WORK TO DO: Copy every entry precisely.

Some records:
--- Start ---

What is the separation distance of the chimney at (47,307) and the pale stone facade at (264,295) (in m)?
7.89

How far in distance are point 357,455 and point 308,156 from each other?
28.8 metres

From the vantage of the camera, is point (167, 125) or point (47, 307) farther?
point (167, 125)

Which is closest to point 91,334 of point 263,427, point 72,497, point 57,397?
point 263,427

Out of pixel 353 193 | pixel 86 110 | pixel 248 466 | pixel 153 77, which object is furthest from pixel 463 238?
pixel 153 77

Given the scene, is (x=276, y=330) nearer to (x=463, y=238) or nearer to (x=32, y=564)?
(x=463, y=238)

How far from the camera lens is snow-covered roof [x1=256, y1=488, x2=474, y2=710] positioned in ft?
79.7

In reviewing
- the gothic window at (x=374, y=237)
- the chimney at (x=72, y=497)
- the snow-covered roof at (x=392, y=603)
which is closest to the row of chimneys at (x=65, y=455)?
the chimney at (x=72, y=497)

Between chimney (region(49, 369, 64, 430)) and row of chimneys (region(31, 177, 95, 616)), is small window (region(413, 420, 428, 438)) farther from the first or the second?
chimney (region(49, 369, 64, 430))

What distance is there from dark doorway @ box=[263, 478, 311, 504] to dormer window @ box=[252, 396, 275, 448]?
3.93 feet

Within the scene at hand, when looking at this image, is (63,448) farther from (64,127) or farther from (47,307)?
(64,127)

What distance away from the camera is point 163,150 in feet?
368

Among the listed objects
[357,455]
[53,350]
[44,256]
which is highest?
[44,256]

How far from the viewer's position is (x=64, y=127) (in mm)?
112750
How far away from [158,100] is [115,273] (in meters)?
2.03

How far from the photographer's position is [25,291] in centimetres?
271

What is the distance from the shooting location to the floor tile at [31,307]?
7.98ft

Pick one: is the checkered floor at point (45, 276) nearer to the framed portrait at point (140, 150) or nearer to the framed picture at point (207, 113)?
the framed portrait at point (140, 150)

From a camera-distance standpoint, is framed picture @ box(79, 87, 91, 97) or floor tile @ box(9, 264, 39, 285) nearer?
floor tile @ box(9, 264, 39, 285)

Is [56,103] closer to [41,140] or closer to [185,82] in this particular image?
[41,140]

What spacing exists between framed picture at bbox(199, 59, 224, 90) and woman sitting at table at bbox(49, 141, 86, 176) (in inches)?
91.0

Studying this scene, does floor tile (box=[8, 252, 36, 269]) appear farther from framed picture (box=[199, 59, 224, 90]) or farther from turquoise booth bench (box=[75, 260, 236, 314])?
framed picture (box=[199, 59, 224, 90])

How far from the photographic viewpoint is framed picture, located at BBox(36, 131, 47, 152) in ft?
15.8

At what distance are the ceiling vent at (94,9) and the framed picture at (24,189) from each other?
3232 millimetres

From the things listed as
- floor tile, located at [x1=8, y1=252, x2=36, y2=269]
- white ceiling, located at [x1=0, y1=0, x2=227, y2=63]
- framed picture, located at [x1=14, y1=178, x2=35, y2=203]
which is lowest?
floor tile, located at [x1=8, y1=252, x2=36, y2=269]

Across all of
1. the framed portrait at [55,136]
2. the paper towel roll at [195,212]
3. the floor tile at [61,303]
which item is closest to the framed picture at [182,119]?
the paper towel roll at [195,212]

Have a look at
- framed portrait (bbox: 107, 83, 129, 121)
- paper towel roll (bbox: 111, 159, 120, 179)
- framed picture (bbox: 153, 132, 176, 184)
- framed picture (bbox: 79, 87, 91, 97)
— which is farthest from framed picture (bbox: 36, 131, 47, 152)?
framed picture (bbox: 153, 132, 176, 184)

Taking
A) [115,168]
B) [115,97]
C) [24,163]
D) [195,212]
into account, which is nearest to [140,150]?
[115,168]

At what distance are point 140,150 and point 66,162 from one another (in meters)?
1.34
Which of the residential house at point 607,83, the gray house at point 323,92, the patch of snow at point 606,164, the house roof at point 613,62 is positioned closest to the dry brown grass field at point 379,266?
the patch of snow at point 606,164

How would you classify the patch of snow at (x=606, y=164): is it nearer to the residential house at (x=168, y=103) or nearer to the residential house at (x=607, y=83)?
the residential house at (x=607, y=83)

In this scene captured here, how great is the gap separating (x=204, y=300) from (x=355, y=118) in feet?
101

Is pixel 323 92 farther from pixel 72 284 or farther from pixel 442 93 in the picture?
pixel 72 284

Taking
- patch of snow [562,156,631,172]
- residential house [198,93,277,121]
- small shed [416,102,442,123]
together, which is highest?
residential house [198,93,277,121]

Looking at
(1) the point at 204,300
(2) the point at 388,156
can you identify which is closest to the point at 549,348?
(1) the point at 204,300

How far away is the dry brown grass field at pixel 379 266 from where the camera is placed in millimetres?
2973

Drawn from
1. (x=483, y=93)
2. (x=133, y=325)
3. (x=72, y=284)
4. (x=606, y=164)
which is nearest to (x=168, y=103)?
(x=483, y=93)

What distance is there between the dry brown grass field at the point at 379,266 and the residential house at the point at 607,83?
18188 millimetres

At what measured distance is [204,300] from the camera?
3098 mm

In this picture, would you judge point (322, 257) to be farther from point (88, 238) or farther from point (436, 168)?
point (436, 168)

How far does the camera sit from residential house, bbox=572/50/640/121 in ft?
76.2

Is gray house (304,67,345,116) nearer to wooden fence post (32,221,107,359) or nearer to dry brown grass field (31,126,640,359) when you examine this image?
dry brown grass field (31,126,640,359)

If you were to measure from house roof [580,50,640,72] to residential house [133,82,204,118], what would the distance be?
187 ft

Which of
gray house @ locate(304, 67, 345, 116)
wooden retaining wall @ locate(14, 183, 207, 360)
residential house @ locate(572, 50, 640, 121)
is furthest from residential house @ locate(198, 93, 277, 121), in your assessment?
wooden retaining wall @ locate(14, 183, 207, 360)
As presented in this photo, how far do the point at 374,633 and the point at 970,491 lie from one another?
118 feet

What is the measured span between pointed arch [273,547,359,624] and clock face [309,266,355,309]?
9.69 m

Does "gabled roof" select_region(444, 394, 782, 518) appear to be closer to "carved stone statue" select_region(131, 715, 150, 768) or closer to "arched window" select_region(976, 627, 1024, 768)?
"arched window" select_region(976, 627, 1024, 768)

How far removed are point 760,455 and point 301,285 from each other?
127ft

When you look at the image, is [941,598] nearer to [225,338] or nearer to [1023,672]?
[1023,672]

--- End ---

EXERCISE ANSWER:
What is the separation distance of the chimney at (47,307) and the pale stone facade at (264,295) (in m)?
7.89

How far in distance are point 357,455 and point 308,156 from each other?
28.8 metres

From the vantage of the camera, is point (167, 125) or point (47, 307) farther?
point (167, 125)

Which is closest to point 91,334 of point 263,427, point 72,497, point 57,397?
point 263,427

Out of pixel 353 193 | pixel 86 110 | pixel 248 466 | pixel 153 77, which object is furthest from pixel 463 238?
pixel 153 77

Given the scene, is (x=276, y=330) nearer to (x=463, y=238) or nearer to (x=32, y=564)?
(x=463, y=238)

How far from the camera lens is snow-covered roof [x1=256, y1=488, x2=474, y2=710] positioned in ft?
79.7

In reviewing
- the gothic window at (x=374, y=237)
- the chimney at (x=72, y=497)
- the snow-covered roof at (x=392, y=603)
which is closest to the row of chimneys at (x=65, y=455)?
the chimney at (x=72, y=497)

Between chimney (region(49, 369, 64, 430)) and row of chimneys (region(31, 177, 95, 616)), is small window (region(413, 420, 428, 438)) farther from the first or the second?
chimney (region(49, 369, 64, 430))

What distance is there from dark doorway @ box=[263, 478, 311, 504] to dormer window @ box=[252, 396, 275, 448]?
3.93 feet

Within the scene at hand, when looking at this image, is (63,448) farther from (64,127) or farther from (47,307)?
(64,127)

What distance away from the camera is point 163,150 in feet?
368

Among the listed objects
[357,455]
[53,350]
[44,256]
which is highest?
[44,256]

How far from the viewer's position is (x=64, y=127) (in mm)?
112750
How far away from [158,100] is [115,273] (in meters)?
2.03

How far from the photographer's position is [25,291] in centimetres?
271

What is the distance from the shooting location to the floor tile at [31,307]?
7.98ft

Pick one: is the checkered floor at point (45, 276) nearer to the framed portrait at point (140, 150) or nearer to the framed picture at point (207, 113)?
the framed portrait at point (140, 150)

From a camera-distance standpoint, is framed picture @ box(79, 87, 91, 97) or floor tile @ box(9, 264, 39, 285) nearer?
floor tile @ box(9, 264, 39, 285)

Is [56,103] closer to [41,140] or closer to [185,82] in this particular image?
[41,140]

What spacing exists between framed picture at bbox(199, 59, 224, 90) and woman sitting at table at bbox(49, 141, 86, 176) (in inches)?
91.0

Studying this scene, does floor tile (box=[8, 252, 36, 269]) appear farther from framed picture (box=[199, 59, 224, 90]) or farther from turquoise booth bench (box=[75, 260, 236, 314])?
framed picture (box=[199, 59, 224, 90])

How far from the photographic viewpoint is framed picture, located at BBox(36, 131, 47, 152) in ft?
15.8

At what distance are the ceiling vent at (94,9) and the framed picture at (24,189) from each other?
3232 millimetres

From the things listed as
- floor tile, located at [x1=8, y1=252, x2=36, y2=269]
- white ceiling, located at [x1=0, y1=0, x2=227, y2=63]
- framed picture, located at [x1=14, y1=178, x2=35, y2=203]
which is lowest?
floor tile, located at [x1=8, y1=252, x2=36, y2=269]

Across all of
1. the framed portrait at [55,136]
2. the paper towel roll at [195,212]
3. the floor tile at [61,303]
which item is closest to the framed picture at [182,119]?
the paper towel roll at [195,212]

Have a look at
- framed portrait (bbox: 107, 83, 129, 121)
- paper towel roll (bbox: 111, 159, 120, 179)
- framed picture (bbox: 153, 132, 176, 184)
- framed picture (bbox: 79, 87, 91, 97)
— which is farthest from framed picture (bbox: 36, 131, 47, 152)?
framed picture (bbox: 153, 132, 176, 184)

Taking
A) [115,168]
B) [115,97]
C) [24,163]
D) [195,212]
into account, which is nearest to [140,150]?
[115,168]

At what distance are point 140,150 and point 66,162 from one another (in meters)?
1.34
Which of the residential house at point 607,83, the gray house at point 323,92, the patch of snow at point 606,164, the house roof at point 613,62 is positioned closest to the dry brown grass field at point 379,266?
the patch of snow at point 606,164

How would you classify the patch of snow at (x=606, y=164): is it nearer to the residential house at (x=168, y=103) or nearer to the residential house at (x=607, y=83)?
the residential house at (x=607, y=83)

In this scene captured here, how great is the gap separating (x=204, y=300) from (x=355, y=118) in feet?
101

Is pixel 323 92 farther from pixel 72 284 or farther from pixel 442 93 in the picture?
pixel 72 284

Taking
- patch of snow [562,156,631,172]
- residential house [198,93,277,121]
- small shed [416,102,442,123]
together, which is highest?
residential house [198,93,277,121]

Looking at
(1) the point at 204,300
(2) the point at 388,156
can you identify which is closest to the point at 549,348?
(1) the point at 204,300

How far away is the dry brown grass field at pixel 379 266 from where the camera is placed in millimetres?
2973

Drawn from
1. (x=483, y=93)
2. (x=133, y=325)
3. (x=72, y=284)
4. (x=606, y=164)
which is nearest to (x=168, y=103)?
(x=483, y=93)

What distance is there between the dry brown grass field at the point at 379,266 and the residential house at the point at 607,83?
18188 millimetres

At what measured distance is [204,300] from the camera?
3098 mm

In this picture, would you judge point (322, 257) to be farther from point (88, 238) or farther from point (436, 168)?
point (436, 168)

How far does the camera sit from residential house, bbox=572/50/640/121 in ft?
76.2

Is gray house (304,67,345,116) nearer to wooden fence post (32,221,107,359) or nearer to dry brown grass field (31,126,640,359) when you examine this image?
dry brown grass field (31,126,640,359)

If you were to measure from house roof [580,50,640,72] to residential house [133,82,204,118], what would the distance be?
187 ft

Which of
gray house @ locate(304, 67, 345, 116)
wooden retaining wall @ locate(14, 183, 207, 360)
residential house @ locate(572, 50, 640, 121)
is furthest from residential house @ locate(198, 93, 277, 121), in your assessment?
wooden retaining wall @ locate(14, 183, 207, 360)
As presented in this photo, how far do the point at 374,633 and the point at 970,491 lie from one another?
118 feet

What is the measured span between pointed arch [273,547,359,624] and clock face [309,266,355,309]?
9.69 m

Does "gabled roof" select_region(444, 394, 782, 518) appear to be closer to "carved stone statue" select_region(131, 715, 150, 768) or closer to "arched window" select_region(976, 627, 1024, 768)?
"arched window" select_region(976, 627, 1024, 768)

How far removed are point 760,455 and point 301,285 from each other?
127ft

When you look at the image, is [941,598] nearer to [225,338] or nearer to [1023,672]?
[1023,672]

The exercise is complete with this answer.